### AIM OF THE EXERCISE:
Decide whether each statement below agrees with the Newsweek recipe fix. Answer yes or no for each, and quote the deciding words of the code. (a) The recipe sets its encoding to utf-8. (b) The recipe keeps the style attribute on article content. (c) The recipe loads the magazine archive from the Newsweek archive page.
# Start of EXTRACT PROVIDED
Here is how I fixed the recipe. I added some tags to be removed because they are not part of the articles.

Newsweek Recipe Fix:

Code:

from calibre.web.feeds.news import BasicNewsRecipe
from collections import defaultdict

BASE = 'http://www.newsweek.com'


def href_to_url(a, add_piano=False):
    return BASE + a.get('href') + ('?piano_d=1' if add_piano else '')


def class_sels(*args):
    q = set(args)
    return dict(attrs={'class': lambda x: x and set(x.split()).intersection(q)})


class Newsweek(BasicNewsRecipe):

    title = 'Newsweek'
    __author__ = 'Kovid Goyal'
    description = 'Weekly news and current affairs in the US'
    language = 'en'
    encoding = 'utf-8'
    no_stylesheets = True
    requires_version = (1, 40, 0)

    keep_only_tags = class_sels(
        'article-header', 'article-body', 'header-image')
    remove_tags = [
        dict(name='aside'),
        dict(name='meta'),
        class_sels(
            'block-openadstream', 'block-ibtmedia-social', 'issue-next',
            'most-popular', 'ibt-media-stories', 'user-btn-group',
            'trial-link', 'trc_related_container',
            'block-ibtmedia-top-stories', 'videocontent', 'newsletter-signup',
            'in-text-slideshows', 'content-correction'
        ),
        dict(id=['taboola-below-main-column', 'piano-root',
                 'block-nw-magazine-magazine-more-from-issue']),
    ]
    remove_attributes = ['style']

    def parse_index(self):
        root = self.index_to_soup(
            'http://www.newsweek.com/archive', as_tree=True)
        li = root.xpath(
            '//ul[contains(@class, "magazine-archive-items")]/li')[0]
        a = li.xpath('descendant::a[@href]')[0]
        url = href_to_url(a, add_piano=True)
        self.timefmt = self.tag_to_string(a)
        img = li.xpath('descendant::a[@href]/img[@src]')[0]
        self.cover_url = img.get('src')
        root = self.index_to_soup(url, as_tree=True)
# End of EXTRACT PROVIDED
# Start of INFORMATION PROVIDED
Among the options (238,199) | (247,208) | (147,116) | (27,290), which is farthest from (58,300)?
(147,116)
# End of INFORMATION PROVIDED
### REPLY TO THE EXERCISE:
(a) Yes: "encoding = 'utf-8'"
(b) No: "remove_attributes = ['style']"
(c) Yes: "'http://www.newsweek.com/archive'"